• Direction a:
Answer these questions about the CIFOR study report:
(i) Which journal published the study?
(ii) Where were the two community forest conservation projects located?
(iii) Which farming practice did the PES projects ban?

• Page extract:

—————

CIFOR Study Warns Mitigation Without Adaptation Can Heighten Climate Vulnerability
27 August 2013: Researchers from the Norwegian University of Life Sciences, the Center for International Forestry Research (CIFOR), Wageningen University, and the African Development Bank (AfDB) conducted a study that finds that efforts to mitigate carbon emissions through forest conservation can increase the vulnerability of forest-dependent communities to climate and non-climate stresses.
However, the study, which was published in the International Journal of Biodiversity and Conservation, notes that well-implemented carbon mitigation activities also have the potential to increase the adaptive capacity and reduce the vulnerability of local communities.
The research, based on case studies of two community forest conservation projects in southern Cameroon, underscores previous studies on the need to link project-level mitigation and adaptation strategies and activities in the forest sector. Interviews with community members, for example, revealed that payment for ecosystem services (PES) projects banning slash-and-burn practices resulted in decreased field size and crop production, as older farmers decided to leave land out of production rather than engage in more intensive land-clearing practices.

—————

• Provided records:
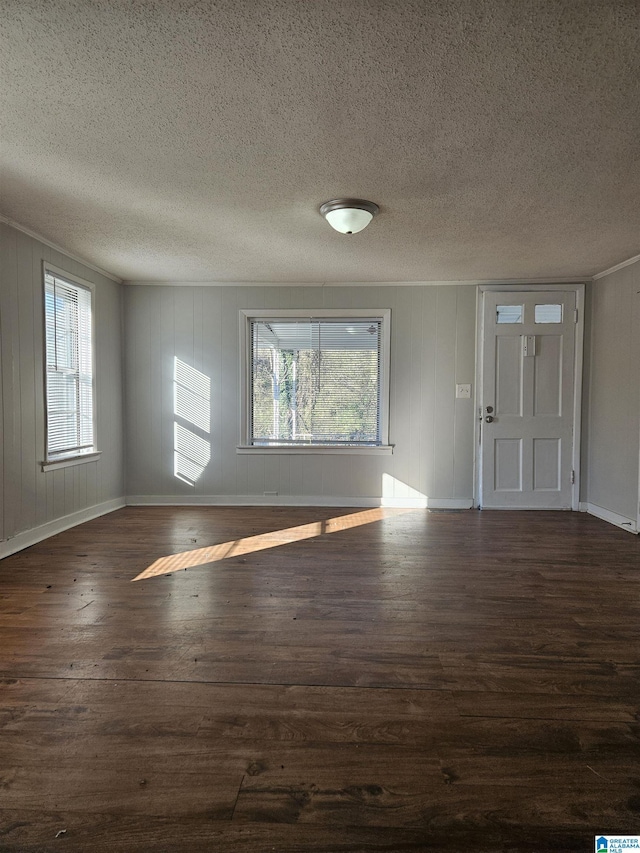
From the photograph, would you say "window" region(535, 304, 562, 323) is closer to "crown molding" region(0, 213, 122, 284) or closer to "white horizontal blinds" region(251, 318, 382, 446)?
"white horizontal blinds" region(251, 318, 382, 446)

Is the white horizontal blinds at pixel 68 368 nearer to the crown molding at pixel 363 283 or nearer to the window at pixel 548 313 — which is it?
the crown molding at pixel 363 283

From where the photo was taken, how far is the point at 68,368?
4793 mm

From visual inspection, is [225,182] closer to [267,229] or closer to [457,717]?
[267,229]

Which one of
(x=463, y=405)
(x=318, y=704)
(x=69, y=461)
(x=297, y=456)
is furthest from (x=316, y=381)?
(x=318, y=704)

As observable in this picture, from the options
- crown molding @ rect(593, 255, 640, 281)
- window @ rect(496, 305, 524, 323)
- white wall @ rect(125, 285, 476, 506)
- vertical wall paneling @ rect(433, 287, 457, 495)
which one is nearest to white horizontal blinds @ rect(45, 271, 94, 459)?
white wall @ rect(125, 285, 476, 506)

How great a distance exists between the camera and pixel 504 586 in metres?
3.24

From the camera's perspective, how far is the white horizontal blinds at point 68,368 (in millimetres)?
4516

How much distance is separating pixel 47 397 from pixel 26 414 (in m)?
0.33

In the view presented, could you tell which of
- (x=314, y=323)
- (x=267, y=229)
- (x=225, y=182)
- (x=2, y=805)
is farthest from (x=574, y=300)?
(x=2, y=805)

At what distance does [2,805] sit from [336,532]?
3.35 metres

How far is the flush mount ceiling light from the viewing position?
3.43m

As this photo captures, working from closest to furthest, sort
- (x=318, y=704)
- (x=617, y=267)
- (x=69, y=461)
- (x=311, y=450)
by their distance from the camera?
(x=318, y=704)
(x=69, y=461)
(x=617, y=267)
(x=311, y=450)

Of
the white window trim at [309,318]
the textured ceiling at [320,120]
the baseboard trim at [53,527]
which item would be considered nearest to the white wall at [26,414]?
the baseboard trim at [53,527]

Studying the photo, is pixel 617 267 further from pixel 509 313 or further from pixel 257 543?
pixel 257 543
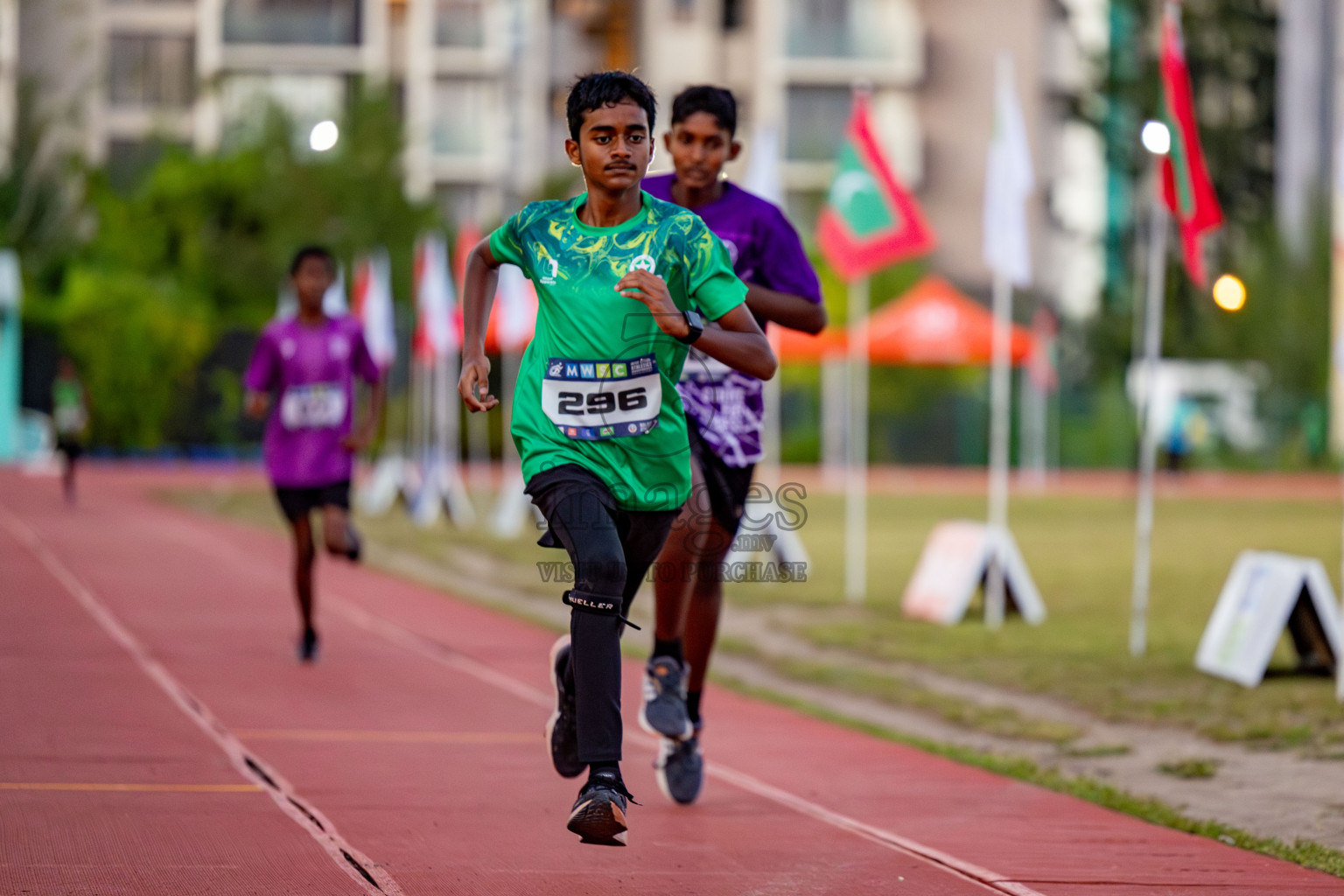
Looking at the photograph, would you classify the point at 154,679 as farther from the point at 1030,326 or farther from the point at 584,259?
the point at 1030,326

—————

• Direction b: Report each line of the rows that contains the string "crown". Matching is case-sensitive.

• Answer a:
(i) The International Journal of Biodiversity and Conservation.
(ii) Southern Cameroon.
(iii) Slash-and-burn practices.

• Answer b:
From the photograph, would you say "window" region(535, 304, 562, 323) is closer to "crown molding" region(0, 213, 122, 284) or closer to "white horizontal blinds" region(251, 318, 382, 446)?
Is the white horizontal blinds at pixel 68 368 nearer to the crown molding at pixel 363 283 or nearer to the window at pixel 548 313 — which is it?
the crown molding at pixel 363 283
- crown molding @ rect(593, 255, 640, 281)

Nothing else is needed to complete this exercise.